Jod ist ein Halogen, das gemeinsam mit seinen chemischen Verwandten Brom, Chrom, Fluor und Astat in der 7. Hauptgruppe im Periodensystem der Elemente steht. Nicht mehr und nicht weniger. Ähnlich wie Eisen, Kalium, Calcium und viele andere Elemente, die unseren Körper und unsere Welt ausmachen.
Du dachtest vielleicht, Jod sei lediglich Bestandteil der Schilddrüsenhormone? Schließlich erinnerst Du Dich: Vier Jodatome plus ein Molekül Tyrosin ergeben das (noch inaktive) Schilddrüsenhormon T4. Das stimmt aber nicht. Jod ist viel bedeutsamer.

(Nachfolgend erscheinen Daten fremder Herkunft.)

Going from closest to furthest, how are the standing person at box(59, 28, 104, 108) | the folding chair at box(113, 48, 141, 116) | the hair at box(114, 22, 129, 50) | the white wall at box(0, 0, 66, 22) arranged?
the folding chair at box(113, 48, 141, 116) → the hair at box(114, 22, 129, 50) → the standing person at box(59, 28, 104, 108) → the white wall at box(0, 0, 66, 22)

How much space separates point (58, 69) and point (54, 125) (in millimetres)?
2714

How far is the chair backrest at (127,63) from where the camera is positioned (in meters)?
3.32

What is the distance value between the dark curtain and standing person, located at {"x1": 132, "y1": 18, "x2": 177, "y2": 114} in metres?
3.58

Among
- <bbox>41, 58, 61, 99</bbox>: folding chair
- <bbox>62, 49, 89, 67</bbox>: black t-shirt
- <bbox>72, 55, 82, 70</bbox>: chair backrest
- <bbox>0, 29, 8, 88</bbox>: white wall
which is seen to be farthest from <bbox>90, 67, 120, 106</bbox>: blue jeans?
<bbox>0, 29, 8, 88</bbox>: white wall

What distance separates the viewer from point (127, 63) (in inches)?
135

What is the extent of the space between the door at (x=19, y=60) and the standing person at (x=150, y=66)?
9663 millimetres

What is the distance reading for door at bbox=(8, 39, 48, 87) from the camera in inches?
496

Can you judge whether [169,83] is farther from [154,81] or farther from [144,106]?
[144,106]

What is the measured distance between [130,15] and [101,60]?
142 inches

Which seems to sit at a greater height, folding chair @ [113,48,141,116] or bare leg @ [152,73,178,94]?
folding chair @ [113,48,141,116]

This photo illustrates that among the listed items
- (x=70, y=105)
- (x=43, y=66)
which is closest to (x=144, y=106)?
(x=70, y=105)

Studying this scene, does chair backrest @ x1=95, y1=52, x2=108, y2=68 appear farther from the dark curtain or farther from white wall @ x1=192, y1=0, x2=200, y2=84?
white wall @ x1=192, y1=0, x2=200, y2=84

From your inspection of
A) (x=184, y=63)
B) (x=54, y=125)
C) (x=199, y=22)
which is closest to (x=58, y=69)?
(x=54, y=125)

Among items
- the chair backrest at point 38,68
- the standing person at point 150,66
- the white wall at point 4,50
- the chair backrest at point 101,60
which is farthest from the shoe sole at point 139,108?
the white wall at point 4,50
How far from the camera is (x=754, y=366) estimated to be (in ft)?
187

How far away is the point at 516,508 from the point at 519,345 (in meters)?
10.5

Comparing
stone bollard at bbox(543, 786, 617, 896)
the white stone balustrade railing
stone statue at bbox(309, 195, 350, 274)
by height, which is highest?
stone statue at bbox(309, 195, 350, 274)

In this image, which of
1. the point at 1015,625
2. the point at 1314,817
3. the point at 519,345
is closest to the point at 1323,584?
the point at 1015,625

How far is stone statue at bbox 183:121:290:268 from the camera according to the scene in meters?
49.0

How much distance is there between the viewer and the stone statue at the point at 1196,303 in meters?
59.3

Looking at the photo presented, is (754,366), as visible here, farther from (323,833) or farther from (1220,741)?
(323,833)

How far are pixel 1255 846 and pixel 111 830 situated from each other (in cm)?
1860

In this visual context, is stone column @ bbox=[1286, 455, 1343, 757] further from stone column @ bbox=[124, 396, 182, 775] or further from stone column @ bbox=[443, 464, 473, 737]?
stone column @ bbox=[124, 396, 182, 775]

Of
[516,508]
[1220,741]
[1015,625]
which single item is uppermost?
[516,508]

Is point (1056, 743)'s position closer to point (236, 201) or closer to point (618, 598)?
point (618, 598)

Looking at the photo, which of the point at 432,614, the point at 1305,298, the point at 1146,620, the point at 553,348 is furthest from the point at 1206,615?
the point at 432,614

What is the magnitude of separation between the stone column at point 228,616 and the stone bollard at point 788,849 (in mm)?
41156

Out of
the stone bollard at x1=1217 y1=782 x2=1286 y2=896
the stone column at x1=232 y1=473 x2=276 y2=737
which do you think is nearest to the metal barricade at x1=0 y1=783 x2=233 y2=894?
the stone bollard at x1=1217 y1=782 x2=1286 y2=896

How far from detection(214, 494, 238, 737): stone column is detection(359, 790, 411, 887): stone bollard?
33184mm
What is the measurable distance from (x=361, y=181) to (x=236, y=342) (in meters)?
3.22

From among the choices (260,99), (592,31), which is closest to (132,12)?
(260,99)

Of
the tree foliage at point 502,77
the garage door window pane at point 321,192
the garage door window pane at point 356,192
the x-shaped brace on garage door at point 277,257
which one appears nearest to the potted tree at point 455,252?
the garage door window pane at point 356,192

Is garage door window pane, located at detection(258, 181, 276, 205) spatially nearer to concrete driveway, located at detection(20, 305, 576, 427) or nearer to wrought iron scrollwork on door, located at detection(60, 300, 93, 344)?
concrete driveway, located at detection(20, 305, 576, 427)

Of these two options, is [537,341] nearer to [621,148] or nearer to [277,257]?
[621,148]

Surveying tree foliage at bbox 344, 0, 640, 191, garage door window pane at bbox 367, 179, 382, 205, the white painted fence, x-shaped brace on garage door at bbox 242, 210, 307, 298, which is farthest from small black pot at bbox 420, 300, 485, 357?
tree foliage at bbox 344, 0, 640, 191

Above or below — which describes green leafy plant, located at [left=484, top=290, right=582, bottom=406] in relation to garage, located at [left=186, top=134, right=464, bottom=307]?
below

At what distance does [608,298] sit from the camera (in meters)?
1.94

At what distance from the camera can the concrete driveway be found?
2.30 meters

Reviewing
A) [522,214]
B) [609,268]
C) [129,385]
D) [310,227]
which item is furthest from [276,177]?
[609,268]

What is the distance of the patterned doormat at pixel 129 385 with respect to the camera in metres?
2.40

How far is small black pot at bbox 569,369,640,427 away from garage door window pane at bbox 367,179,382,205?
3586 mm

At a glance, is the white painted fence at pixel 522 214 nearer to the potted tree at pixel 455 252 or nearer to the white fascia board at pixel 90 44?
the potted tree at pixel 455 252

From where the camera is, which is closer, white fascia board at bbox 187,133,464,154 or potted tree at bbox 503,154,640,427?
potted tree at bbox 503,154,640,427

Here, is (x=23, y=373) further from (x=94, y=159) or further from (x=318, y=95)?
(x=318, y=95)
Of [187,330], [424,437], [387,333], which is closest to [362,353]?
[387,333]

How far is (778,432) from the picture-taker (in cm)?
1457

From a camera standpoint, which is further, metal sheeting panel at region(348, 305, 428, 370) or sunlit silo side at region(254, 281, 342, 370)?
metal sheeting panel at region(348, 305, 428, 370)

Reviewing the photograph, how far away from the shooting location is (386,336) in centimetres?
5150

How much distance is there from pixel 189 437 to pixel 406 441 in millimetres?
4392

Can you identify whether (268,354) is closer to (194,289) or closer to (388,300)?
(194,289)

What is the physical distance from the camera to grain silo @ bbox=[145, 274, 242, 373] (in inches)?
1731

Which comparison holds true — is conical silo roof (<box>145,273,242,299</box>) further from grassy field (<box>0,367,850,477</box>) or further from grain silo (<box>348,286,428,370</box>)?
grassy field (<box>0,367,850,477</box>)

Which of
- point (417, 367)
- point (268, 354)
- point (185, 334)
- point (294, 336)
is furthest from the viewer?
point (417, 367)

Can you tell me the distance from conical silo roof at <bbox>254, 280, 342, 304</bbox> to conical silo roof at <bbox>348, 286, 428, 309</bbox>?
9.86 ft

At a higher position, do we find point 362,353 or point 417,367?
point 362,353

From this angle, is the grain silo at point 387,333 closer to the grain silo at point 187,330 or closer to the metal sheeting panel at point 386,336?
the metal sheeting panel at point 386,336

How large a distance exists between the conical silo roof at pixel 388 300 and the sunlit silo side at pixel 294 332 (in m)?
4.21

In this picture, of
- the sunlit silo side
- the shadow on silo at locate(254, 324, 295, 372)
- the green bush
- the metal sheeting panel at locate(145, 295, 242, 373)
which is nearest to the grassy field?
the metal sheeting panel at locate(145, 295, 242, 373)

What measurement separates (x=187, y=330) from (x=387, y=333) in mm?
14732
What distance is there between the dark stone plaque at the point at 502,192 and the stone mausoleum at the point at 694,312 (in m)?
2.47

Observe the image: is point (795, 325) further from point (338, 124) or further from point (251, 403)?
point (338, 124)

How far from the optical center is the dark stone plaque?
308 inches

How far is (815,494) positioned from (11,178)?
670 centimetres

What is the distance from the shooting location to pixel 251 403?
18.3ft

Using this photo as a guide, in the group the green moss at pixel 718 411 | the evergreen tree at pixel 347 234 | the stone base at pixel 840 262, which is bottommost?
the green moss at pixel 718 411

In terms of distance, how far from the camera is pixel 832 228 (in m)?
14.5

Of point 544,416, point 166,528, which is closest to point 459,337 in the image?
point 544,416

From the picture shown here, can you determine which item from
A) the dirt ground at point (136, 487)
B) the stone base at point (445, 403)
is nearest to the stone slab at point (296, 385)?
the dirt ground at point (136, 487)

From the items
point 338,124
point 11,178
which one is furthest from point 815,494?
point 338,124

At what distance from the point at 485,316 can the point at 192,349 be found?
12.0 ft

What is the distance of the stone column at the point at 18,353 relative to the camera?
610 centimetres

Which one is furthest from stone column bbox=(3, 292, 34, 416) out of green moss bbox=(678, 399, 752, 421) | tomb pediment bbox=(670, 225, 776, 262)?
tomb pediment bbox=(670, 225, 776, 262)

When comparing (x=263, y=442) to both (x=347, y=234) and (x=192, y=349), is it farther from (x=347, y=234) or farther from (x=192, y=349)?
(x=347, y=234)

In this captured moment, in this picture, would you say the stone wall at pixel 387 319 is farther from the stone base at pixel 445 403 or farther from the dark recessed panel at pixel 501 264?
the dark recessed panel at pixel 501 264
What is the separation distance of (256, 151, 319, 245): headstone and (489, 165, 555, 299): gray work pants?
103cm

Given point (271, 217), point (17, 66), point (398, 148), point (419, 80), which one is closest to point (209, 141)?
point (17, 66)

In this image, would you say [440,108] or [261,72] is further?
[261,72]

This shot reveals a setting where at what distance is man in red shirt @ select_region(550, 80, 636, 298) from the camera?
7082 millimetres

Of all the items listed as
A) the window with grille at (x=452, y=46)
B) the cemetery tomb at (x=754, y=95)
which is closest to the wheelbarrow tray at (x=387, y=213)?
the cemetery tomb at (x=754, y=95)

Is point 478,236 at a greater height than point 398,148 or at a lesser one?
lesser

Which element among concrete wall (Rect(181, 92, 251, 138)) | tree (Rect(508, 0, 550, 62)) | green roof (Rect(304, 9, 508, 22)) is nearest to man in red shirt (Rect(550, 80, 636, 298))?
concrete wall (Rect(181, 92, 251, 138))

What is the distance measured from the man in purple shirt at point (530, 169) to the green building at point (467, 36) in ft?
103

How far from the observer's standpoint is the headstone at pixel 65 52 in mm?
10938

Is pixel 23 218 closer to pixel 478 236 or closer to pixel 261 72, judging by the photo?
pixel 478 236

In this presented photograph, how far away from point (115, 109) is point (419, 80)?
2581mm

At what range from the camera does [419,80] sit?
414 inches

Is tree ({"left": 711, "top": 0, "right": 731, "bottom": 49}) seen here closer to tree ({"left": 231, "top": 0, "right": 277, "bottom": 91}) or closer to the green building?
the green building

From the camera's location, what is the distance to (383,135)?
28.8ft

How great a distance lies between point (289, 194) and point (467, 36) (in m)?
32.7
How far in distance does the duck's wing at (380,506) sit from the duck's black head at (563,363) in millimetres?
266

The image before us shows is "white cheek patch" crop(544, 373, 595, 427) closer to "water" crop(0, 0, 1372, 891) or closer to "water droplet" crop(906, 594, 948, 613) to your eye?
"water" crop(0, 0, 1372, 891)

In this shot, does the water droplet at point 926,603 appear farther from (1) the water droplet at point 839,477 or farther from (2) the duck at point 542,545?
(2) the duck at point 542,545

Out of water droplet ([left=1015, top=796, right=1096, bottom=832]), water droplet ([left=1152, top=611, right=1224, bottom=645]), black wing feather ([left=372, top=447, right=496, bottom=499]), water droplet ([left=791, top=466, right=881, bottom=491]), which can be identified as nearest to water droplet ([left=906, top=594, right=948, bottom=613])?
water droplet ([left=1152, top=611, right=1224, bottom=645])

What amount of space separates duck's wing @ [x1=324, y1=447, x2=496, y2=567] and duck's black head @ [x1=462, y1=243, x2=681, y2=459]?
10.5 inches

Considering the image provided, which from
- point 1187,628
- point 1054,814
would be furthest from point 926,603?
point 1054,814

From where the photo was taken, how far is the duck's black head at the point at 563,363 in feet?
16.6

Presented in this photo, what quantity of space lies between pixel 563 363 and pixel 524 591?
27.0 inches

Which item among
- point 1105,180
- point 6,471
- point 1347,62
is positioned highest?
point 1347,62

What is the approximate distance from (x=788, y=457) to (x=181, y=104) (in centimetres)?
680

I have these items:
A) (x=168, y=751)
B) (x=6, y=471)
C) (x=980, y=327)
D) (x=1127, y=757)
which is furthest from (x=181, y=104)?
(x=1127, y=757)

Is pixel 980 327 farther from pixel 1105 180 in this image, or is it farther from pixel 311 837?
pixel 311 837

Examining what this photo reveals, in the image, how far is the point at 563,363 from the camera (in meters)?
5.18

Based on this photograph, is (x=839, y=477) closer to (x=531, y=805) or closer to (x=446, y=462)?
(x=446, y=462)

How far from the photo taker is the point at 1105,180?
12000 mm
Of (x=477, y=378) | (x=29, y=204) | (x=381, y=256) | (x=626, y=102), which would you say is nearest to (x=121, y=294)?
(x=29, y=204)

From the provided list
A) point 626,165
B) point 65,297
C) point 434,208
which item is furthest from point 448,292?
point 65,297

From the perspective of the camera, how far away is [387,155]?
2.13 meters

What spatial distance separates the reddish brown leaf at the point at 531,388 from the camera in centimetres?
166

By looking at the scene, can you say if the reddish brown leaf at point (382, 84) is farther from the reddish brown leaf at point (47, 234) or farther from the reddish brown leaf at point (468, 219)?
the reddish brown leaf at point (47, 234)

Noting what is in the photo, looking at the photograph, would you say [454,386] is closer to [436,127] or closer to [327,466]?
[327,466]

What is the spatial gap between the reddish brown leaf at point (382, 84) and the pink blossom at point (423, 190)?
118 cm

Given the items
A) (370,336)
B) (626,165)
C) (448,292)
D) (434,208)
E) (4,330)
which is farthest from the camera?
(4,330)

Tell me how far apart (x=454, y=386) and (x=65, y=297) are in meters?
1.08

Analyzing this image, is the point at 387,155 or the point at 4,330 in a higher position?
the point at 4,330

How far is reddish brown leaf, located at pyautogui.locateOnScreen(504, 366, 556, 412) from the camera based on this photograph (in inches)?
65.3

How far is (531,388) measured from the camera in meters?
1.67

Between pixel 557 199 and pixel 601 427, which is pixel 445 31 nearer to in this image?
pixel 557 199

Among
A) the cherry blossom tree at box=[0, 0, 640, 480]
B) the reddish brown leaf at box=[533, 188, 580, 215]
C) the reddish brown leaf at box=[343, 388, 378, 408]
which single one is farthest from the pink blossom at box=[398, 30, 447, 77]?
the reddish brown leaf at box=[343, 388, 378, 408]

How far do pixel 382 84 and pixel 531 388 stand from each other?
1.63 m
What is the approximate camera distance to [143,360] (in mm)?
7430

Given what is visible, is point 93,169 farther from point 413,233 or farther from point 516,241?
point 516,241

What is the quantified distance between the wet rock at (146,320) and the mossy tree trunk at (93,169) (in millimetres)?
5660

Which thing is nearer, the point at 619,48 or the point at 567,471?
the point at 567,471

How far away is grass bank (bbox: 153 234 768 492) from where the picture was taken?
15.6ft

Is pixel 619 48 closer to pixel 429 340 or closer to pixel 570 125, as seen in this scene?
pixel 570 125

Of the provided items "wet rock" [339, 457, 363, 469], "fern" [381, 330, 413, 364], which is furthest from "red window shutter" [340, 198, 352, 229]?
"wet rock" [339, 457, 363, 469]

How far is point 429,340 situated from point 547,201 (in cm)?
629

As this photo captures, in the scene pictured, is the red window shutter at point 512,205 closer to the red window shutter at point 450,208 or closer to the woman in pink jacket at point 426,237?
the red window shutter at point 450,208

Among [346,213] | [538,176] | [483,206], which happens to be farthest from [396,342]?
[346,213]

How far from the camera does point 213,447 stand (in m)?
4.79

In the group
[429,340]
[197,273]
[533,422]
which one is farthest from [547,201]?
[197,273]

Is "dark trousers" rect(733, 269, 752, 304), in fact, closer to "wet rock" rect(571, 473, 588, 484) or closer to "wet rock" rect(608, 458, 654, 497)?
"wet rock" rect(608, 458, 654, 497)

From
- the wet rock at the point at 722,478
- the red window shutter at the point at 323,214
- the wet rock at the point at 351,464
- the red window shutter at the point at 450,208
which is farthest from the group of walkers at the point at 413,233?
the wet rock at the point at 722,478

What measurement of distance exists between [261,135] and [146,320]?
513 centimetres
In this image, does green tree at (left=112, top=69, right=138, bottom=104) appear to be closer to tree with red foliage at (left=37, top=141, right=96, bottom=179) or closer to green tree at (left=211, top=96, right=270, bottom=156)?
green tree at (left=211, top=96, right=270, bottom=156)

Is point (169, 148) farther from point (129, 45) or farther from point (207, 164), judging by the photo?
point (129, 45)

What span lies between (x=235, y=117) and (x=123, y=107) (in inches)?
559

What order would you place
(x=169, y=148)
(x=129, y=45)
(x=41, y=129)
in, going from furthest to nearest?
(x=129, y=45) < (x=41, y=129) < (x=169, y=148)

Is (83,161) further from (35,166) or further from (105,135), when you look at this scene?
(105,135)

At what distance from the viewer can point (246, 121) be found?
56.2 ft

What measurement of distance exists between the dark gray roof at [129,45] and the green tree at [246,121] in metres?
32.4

Über die Bedeutung von Jod
Der Gesamtjodgehalt des menschlichen Körpers beläuft sich auf ca. 30-50 mg. Weniger als 30% davon befinden sich in der Schilddrüse bzw. sind an Schilddrüsenhormone gebunden. 60-80% konzentrieren sich in extrathyreoidalen Geweben, vor allem in der Brustdrüse, in der Prostata, in den Speicheldrüsen, im Magen-Darm-Trakt, in Teilen des Gehirns, in den Eierstöcken und auch in den Leukozyten. Die Wissenschaft hat in den letzten Jahren sehr viel zur Aufklärung des Jodstoffwechsels beigetragen. Fast kein Organsystem kommt ohne Jod aus. Immer mehr Natrium-Jodid-Symporter werden entdeckt – kleine Transportsysteme in der Zellmembran vieler Körperzellen, die die aktive Jodaufnahme (unter ATP-Verbrauch) ermöglichen.
Natrium-Jodid-Symporter
Der Symporter-Mechanismus zeigt uns: Viele Körperzellen benötigen Jod – z. B. für die Hormonproduktion, die des Gehirnwassers, die Immunabwehr, etc. Jodmangel ist daher immer mindestens mit Funktionseinschränkungen des jeweiligen jodverbrauchenden Organs verbunden. (Bild: Natrium Jodid-Symporter © Sascha Kauffmann)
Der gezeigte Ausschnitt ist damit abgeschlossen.